---------- TEXTE À LIRE ----------

Au cours de l’année passée, j’ai mené une enquête en ligne sur la manière dont les enseignants accédaient à l’information, de manière personnelle ou professionnelle. Si Internet est désormais passé devant la radio comme vecteur numéro 1 d’information, la télévision reste très présente dans les occupations quotidiennes des enseignants. Le nombre de livres déclarés comme lus reste important pour un peu moins de 50% d’entre eux (dans la moyenne des grands lecteurs selon les enquêtes du centre national de la lecture). Or ces déclarations qui sont sujettes à interrogation méritent d’être interrogées par les observations quotidiennes surtout en matière de lecture professionnelle. En effet il semble que la lecture loisir soit toujours importante, mais que la lecture professionnelle soit très faible, confirmant les enquêtes de l’INRP dans les années 80.
Ces remarques liminaires visent à interroger plus globalement la culture des adultes et la façon que chacun de nous à de se former tout au long de la vie. La puissance émotive de l’image qu’elle soit sur Internet et surtout à la télévision reste très forte et les enseignants sont très peu critiques, quoiqu’ils en disent, vis à vis de celles-ci. Quand on parle d’éducation aux médias ou de semaine de la presse, on parle souvent d’éducation au sens critique. Fort louable intention mais qui se trouve interrogée par l’écoute des discussions de tables, de salles des profs, ou des machines à café… Il semble que nous soyons tous un peu schizophrènes dans ce domaine. Il est toujours difficile d’admettre notre difficulté à mettre à distance les images de la télé par exemple. Drapés dans notre statut d’adulte enseignant nous refusons souvent d’être mis en cause sur ce point : nous serions autant éponge que nos élèves et leurs parents ? Force est de constater que si les enseignants sont une partie de la population qui lit le plus, c’est aussi une population qui est aussi fragile que les autres face à la publicité, face à l’audiovisuel. Heureusement le cinéma est venu sauver la partie en donnant une réputation culturelle et artistique à cette pratique qui a longtemps été fustigée jusque dans les salles des profs…
Avec Internet, les choses changent. Parce qu’il est, surtout dans le monde enseignant, une pratique « intime » Internet reste parlé, comme la télévision en deux parties : ce que je vois et que je dis, ce que je fais et que je ne dis pas. Autrement dit on observe avec la télévision un phénomène d’adhésion (de même qu’à la radio) aux contenus alors qu’on observe un phénomène de défiance par rapport à Internet (la dernière inquiétude est le plagiat dont certains techniciens se servent pour justifier une part de leurs actions). Dans les deux cas ces attitudes sont complétées par l’attitude inverse dans la pratique : j’évoque la télévision comme source, mais je la critique; je critique internet mais je l’utilise comme source.

---------- DONNÉES FOURNIES ----------

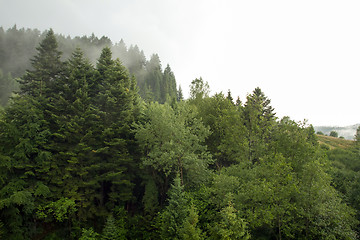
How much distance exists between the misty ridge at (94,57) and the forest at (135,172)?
59151mm

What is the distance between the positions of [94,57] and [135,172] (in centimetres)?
10613

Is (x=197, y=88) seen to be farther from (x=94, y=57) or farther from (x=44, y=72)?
(x=94, y=57)

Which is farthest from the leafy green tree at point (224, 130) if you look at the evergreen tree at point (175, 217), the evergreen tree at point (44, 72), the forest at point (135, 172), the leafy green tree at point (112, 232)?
the evergreen tree at point (44, 72)

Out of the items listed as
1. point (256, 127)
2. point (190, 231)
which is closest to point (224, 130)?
point (256, 127)

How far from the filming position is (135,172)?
26.5 meters

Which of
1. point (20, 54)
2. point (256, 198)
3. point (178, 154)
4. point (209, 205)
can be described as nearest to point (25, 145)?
point (178, 154)

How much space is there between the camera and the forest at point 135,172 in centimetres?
1828

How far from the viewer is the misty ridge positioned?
95.3 meters

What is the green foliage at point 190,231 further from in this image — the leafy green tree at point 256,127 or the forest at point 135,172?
the leafy green tree at point 256,127

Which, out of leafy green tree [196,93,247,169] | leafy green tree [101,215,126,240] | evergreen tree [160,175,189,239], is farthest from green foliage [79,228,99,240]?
leafy green tree [196,93,247,169]

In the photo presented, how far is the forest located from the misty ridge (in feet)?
194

----------

**CONSIGNE:**
Recopiez fidèlement, s'il vous plaît, le passage du texte sur l'accès des enseignants à l'information qui va de « Au cours de » jusqu'à « les années 80. ».

**RÉPONSE CI-DESSOUS:**
Au cours de l’année passée, j’ai mené une enquête en ligne sur la manière dont les enseignants accédaient à l’information, de manière personnelle ou professionnelle. Si Internet est désormais passé devant la radio comme vecteur numéro 1 d’information, la télévision reste très présente dans les occupations quotidiennes des enseignants. Le nombre de livres déclarés comme lus reste important pour un peu moins de 50% d’entre eux (dans la moyenne des grands lecteurs selon les enquêtes du centre national de la lecture). Or ces déclarations qui sont sujettes à interrogation méritent d’être interrogées par les observations quotidiennes surtout en matière de lecture professionnelle. En effet il semble que la lecture loisir soit toujours importante, mais que la lecture professionnelle soit très faible, confirmant les enquêtes de l’INRP dans les années 80.